WORK REQUEST:
Each record below should be returned word for word, with no pictures included.

■ ■ ■

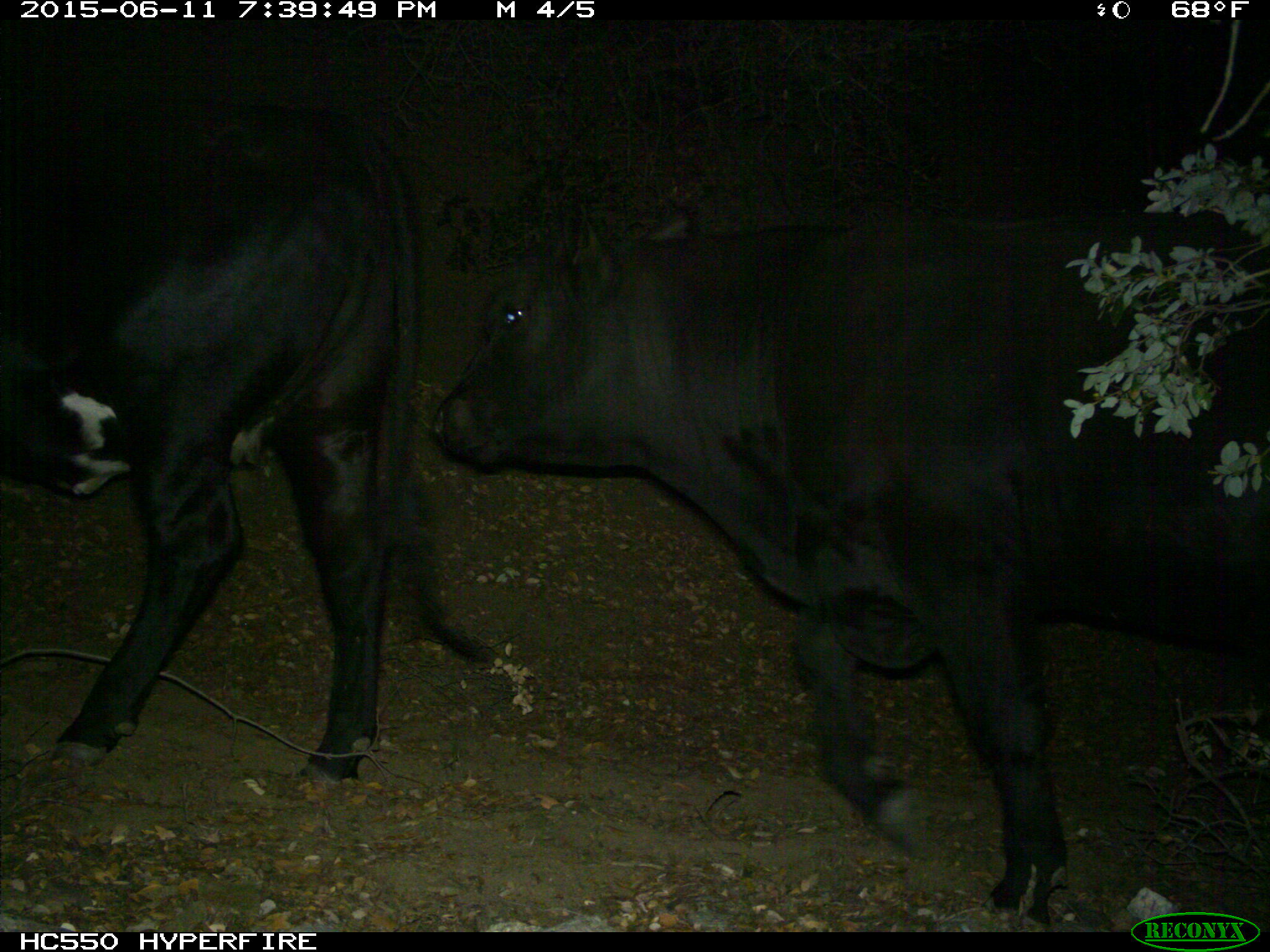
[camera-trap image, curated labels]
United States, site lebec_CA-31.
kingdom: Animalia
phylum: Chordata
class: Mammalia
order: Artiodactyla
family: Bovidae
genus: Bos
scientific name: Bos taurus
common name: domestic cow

■ ■ ■

RESULT:
[camera-trap image, curated labels]
United States, site lebec_CA-31.
kingdom: Animalia
phylum: Chordata
class: Mammalia
order: Artiodactyla
family: Bovidae
genus: Bos
scientific name: Bos taurus
common name: domestic cow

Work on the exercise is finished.